*Questions to answer*
[A] According to the article on EGFR mutations in lung cancer, for which lines of therapy is gefitinib approved in Europe for patients with certain EGFR mutations?
[B] Extend the article on EGFR mutations in lung cancer, picking up after its final sentence.

*Page extract*
BEGIN
Findings from several major studies indicated that patients with lung cancer who also had EGFR gene mutations had improved PFS and response rates when treated with an oral EGFR tyrosine kinase inhibitor vs. standard chemotherapy.
Findings from several key studies have shown it is reasonable to initially treat a patient, who has certain EGFR mutations, with a pill. This is a somewhat foreign concept in the lung cancer field, Edward S. Kim, MD, associate professor of medicine, chief of the section of head and neck medical oncology, and director of clinical research operations in the department of thoracic/head and neck medical oncology at The University of Texas M.D. Anderson Cancer Center, told HemOnc Today.
In the past, most clinicians believed heavy chemotherapy was the best treatment for patients with advanced lung cancer, but as we find unique characteristics in an individuals tumor, we realize there are effective treatments that will work specifically with that unique characteristic or biomarker, Kim said.
Photo by John Everett |
EGFR, which is often overexpressed in NSCLC, is linked to cancer proliferation. EGFR inhibitors improve outcome in select patients by inhibiting the activity of certain molecules involved in tumor growth and metastasis.
Currently, EGFR pathway inhibition using TKIs is established as a first-, second- and third-line treatment for NSCLC. In Europe, the EGFR TKI gefitinib (Iressa, AstraZeneca) is approved for all lines of therapy for patients with certain EGFR mutations; typically those found on exons 19 and 21. Globally, gefitinib and erlotinib (Tarceva, OSI Pharmaceuticals), another EGFR TKI, are approved as second- and third-line therapies.
Despite these new findings, many questions remain unanswered regarding how EGFR biomarkers should be incorporated into clinical decision-making when treating NSCLC. Individualized treatment for patients with EGFR mutations has been shown to improve certain outcomes in NSCLC, but there is still much to consider, according to the experts interviewed by HemOnc Today.
Landmark study
Initially, selecting patients with NSCLC for treatment with an EGFR TKI was unfamiliar territory for clinicians, according to Adi Gazdar, MD, professor of pathology and deputy head at the Hamon Center for Therapeutic Oncology Research, University of Texas Southwestern Medical Center, Dallas.
Predicting response was based mainly on identifying mutations that resulted in ligand-independent gene activation. It was realized later that the relationship between response to EGFR inhibitors and EGFR mutations was more complex because not all EGFR mutations are alike. Some confer resistance to tumor cells and, of considerable importance, mutation status is a strong predictor for selecting patients for appropriate treatment.
END
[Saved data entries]
BEGIN
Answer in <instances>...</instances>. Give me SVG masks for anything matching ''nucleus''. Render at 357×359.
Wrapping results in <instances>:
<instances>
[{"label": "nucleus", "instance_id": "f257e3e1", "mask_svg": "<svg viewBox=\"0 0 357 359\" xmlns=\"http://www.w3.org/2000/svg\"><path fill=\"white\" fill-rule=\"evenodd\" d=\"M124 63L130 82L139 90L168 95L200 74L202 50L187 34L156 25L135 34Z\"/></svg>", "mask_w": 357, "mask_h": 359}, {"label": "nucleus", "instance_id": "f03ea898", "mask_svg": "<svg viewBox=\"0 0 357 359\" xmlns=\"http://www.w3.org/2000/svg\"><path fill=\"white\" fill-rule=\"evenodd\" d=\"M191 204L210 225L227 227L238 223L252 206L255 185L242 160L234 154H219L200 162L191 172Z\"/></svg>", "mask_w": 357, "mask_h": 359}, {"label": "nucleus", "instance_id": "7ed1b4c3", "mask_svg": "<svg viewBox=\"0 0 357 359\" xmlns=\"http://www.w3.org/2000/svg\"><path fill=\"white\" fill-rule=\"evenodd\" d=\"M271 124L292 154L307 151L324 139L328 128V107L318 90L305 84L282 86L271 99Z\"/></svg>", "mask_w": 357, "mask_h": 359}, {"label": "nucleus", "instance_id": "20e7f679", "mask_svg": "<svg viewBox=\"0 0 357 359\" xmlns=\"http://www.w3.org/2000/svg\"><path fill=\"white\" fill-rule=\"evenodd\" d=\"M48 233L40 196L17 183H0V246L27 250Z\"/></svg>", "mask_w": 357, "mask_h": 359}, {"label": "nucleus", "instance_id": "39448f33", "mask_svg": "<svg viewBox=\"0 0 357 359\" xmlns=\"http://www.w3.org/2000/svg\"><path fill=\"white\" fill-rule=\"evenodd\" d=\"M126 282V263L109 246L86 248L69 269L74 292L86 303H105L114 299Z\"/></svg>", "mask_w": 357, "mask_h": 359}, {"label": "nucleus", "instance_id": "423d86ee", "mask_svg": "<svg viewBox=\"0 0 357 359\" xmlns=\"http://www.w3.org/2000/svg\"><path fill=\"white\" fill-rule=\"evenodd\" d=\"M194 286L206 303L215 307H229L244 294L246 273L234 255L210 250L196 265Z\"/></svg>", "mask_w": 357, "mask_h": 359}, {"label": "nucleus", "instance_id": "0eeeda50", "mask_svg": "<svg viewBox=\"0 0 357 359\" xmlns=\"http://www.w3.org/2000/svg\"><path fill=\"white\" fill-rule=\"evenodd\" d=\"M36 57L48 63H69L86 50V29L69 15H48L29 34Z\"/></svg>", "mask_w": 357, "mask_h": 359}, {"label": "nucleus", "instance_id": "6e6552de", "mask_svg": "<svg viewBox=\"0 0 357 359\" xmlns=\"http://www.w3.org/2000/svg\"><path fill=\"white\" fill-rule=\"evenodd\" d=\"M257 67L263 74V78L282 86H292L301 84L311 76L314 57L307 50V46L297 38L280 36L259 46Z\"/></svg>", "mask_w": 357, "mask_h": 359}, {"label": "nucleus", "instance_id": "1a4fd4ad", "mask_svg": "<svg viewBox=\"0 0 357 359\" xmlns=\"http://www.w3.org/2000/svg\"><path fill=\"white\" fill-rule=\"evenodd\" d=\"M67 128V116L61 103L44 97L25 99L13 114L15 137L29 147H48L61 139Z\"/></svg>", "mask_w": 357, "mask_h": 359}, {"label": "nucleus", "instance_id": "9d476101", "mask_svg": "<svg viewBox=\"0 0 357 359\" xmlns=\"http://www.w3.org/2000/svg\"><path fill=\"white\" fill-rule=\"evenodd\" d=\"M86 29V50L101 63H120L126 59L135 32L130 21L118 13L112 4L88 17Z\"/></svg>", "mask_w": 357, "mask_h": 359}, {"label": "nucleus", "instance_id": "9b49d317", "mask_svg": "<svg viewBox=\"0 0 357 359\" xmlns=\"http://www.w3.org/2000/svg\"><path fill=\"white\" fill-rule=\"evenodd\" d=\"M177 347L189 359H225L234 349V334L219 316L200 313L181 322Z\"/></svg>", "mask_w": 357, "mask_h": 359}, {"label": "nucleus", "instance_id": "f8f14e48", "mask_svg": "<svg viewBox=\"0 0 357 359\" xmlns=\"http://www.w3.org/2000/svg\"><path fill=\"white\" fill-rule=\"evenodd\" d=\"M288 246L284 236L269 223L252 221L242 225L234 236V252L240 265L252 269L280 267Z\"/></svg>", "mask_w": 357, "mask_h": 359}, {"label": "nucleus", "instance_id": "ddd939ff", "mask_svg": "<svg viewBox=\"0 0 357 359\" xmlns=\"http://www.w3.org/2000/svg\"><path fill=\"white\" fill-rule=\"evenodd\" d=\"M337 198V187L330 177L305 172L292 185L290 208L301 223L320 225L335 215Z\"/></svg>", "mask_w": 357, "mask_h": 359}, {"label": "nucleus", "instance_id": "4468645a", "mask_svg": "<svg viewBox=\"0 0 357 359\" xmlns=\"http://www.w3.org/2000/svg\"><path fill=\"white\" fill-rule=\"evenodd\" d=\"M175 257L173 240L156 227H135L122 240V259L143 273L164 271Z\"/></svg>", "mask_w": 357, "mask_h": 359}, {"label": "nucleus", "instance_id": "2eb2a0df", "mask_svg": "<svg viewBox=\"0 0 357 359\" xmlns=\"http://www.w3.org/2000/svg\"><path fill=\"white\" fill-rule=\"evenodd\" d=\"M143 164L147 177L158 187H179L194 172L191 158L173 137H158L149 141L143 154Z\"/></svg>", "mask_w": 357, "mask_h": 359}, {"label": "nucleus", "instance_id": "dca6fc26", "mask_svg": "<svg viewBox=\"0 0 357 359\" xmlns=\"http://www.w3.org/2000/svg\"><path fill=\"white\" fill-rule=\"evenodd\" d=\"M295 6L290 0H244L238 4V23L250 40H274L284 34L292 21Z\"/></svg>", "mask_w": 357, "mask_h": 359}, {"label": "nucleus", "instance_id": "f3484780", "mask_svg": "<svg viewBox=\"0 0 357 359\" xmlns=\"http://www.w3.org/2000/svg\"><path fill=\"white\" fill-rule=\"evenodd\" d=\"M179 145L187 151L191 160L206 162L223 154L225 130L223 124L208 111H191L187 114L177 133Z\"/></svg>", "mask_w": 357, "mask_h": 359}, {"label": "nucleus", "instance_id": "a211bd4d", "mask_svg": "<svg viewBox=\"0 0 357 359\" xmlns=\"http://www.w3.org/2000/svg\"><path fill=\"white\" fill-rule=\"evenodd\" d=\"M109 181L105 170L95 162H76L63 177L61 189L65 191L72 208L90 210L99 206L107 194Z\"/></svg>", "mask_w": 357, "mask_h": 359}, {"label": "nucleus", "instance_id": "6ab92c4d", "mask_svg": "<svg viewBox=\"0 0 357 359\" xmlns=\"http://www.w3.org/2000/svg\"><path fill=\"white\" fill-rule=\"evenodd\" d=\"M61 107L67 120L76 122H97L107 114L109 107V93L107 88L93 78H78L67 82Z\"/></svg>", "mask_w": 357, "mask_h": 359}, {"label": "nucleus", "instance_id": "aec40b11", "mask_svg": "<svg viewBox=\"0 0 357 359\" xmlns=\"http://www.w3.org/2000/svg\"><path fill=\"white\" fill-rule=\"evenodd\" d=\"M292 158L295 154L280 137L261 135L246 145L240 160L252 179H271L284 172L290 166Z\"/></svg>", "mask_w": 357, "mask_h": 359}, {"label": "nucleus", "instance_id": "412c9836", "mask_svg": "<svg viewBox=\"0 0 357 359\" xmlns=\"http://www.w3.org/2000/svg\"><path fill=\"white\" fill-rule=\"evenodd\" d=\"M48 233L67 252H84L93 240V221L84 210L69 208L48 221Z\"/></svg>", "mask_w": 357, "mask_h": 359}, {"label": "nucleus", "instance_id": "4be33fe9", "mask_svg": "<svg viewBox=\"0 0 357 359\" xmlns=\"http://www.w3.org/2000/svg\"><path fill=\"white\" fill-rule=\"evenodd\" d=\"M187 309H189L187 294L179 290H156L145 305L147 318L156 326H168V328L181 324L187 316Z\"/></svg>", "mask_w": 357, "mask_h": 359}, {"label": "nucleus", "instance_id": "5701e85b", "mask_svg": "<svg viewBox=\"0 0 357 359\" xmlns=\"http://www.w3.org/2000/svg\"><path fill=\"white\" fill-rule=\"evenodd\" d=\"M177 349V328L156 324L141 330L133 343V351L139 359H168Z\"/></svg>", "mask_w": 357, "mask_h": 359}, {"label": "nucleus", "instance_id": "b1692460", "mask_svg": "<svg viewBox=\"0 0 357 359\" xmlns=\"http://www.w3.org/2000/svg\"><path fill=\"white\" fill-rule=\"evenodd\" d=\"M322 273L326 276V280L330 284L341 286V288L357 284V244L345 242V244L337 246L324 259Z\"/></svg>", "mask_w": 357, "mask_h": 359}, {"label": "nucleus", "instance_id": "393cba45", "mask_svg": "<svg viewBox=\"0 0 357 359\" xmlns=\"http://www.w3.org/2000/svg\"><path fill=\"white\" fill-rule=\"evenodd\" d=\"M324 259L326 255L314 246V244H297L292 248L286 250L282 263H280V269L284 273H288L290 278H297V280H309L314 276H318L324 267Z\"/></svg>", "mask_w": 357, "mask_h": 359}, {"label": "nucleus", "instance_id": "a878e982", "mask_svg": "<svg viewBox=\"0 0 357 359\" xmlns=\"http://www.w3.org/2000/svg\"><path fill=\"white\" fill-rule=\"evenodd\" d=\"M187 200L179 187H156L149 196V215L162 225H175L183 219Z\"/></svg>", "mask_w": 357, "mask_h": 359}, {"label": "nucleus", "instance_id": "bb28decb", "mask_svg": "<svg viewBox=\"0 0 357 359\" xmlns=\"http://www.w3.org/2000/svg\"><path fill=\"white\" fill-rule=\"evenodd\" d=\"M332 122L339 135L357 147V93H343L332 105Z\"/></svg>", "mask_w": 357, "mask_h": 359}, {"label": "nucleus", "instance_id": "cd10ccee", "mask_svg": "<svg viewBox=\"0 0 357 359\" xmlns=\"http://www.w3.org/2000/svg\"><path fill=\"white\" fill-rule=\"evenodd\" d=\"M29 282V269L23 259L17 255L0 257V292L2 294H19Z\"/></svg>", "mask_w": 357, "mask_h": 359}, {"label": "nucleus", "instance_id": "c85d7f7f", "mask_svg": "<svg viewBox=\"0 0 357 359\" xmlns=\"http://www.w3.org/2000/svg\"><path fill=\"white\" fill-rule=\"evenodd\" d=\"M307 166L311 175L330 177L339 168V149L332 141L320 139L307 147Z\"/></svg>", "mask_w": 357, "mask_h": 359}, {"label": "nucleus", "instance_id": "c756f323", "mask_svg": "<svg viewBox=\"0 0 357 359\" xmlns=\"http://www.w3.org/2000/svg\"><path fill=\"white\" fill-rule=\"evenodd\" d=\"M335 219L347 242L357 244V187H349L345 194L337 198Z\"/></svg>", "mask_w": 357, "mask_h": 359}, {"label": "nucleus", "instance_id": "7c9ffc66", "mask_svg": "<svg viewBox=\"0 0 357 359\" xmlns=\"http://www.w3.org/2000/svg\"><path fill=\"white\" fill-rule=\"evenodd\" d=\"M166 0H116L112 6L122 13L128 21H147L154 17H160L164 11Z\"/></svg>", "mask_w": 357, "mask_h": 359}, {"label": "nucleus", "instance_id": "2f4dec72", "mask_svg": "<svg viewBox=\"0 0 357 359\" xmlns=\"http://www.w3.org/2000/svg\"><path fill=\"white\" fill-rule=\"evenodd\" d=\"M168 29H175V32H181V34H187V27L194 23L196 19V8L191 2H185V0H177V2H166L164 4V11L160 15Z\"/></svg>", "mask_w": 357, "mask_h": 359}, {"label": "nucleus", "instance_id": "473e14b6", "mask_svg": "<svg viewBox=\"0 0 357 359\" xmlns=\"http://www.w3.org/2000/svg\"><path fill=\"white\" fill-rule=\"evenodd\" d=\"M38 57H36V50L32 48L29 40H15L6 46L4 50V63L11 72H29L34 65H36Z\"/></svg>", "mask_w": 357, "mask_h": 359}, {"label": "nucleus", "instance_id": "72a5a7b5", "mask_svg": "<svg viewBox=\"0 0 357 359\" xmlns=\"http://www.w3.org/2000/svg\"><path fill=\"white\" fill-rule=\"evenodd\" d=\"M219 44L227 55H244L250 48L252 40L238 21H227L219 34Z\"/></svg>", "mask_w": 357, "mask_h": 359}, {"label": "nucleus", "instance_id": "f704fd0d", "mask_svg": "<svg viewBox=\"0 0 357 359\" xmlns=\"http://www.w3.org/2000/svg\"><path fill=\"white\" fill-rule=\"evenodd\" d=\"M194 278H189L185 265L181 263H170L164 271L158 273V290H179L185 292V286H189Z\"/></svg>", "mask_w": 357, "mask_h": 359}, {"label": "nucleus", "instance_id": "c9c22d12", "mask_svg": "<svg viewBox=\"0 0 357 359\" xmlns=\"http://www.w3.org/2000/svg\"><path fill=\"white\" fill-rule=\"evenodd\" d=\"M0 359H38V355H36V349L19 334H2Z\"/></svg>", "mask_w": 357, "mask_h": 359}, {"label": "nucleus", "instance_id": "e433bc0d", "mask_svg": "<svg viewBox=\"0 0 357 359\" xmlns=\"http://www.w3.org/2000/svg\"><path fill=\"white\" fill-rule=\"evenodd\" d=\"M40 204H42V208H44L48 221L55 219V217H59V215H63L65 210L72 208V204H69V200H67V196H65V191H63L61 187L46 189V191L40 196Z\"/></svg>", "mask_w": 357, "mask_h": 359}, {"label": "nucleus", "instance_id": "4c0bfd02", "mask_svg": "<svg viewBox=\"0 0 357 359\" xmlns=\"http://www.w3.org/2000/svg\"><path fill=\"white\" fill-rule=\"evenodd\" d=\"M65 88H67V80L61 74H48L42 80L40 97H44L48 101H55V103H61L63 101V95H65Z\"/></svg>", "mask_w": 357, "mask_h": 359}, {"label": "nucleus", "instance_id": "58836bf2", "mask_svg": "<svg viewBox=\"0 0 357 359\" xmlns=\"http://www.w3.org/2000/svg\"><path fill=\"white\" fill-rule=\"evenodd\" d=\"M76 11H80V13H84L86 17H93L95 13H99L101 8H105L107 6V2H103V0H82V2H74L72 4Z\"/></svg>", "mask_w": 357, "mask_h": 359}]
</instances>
END
*Responses*
[A] In Europe, gefitinib is approved for all lines of therapy for patients with certain EGFR mutations.

[B]
A key study contributing to the understanding of the use of EGFR TKIs is the Iressa Pan-Asia Study (IPASS), which reported beneficial outcomes among Asian populations with specific characteristics.
Results of IPASS, published in The New England Journal of Medicine in September, demonstrated that treatment with gefitinib was superior to treatment with carboplatin (Paraplatin, Bristol-Myers Squibb) plus paclitaxel (Taxol, Bristol-Myers Squibb) chemotherapy, when given as first-line treatment in East Asian patients with adenocarcinoma who were nonsmokers or former light smokers and who also had an EGFR mutation.
In the phase-3 study, Tony S.K. Mok, MD, professor in the department of clinical oncology at The Chinese University of Hong Kong, and colleagues enrolled patients from 87 centers in Hong Kong, elsewhere in China, Indonesia, Japan, Malaysia, the Philippines, Singapore, Taiwan and Thailand. Six hundred nine patients were randomly assigned gefitinib 250 mg and 608 patients were assigned chemotherapy with carboplatin and paclitaxel.
Among patients with the EGFR mutation, PFS was longer for those treated with gefitinib than for those treated with chemotherapy (HR=0.48; 95% CI, 0.36-0.64). Conversely, among patients without EGFR mutations, PFS was longer for those assigned chemotherapy vs. those assigned gefitinib (HR=2.85; 95% CI, 2.05-3.98).
According to Mok and colleagues, EGFR-mutation status should be determined before the initial treatment of patients with pulmonary adenocarcinoma. Ethnic origin, smoking status and histologic findings help to identify patients who have a high likelihood of having an EGFR mutation, they wrote in the study.
This biomarker allows us to safely administer a therapy that is oral and has fewer side effects, Kim said. We are no longer shot-gunning the treatment approach and giving everyone the same drugs. Now, we can individualize treatment for certain patients.
In its September issue, The New England Journal of Medicine also published the results of a prospective study of screening for EGFR mutations in patients with NSCLC. The study, conducted by the Spanish Lung Cancer Group, Rosell and colleagues, demonstrated the usefulness of selecting patients for TKI therapy based on large-scale, EGFR-mutation screening.
From April 2005 through November 2008, the researchers screened 2,105 patients from 129 institutions in Spain; 350 patients had mutations.
Mutations were found more frequently in women (69.7%), never smokers (66.6%) and patients with adenocarcinomas (80.9%). Based on mutation status, 217 patients were assigned erlotinib 150 mg daily, of whom 197 were evaluable. The median follow-up was 14 months.
The median PFS was 14 months (95% CI, 11.3-16.7) and the median OS was 27 months (95% CI, 22.7-31.3) for patients assigned treatment with erlotinib, which was an improvement over findings in patients with lung cancer that have been reported previously, Rosell and colleagues wrote.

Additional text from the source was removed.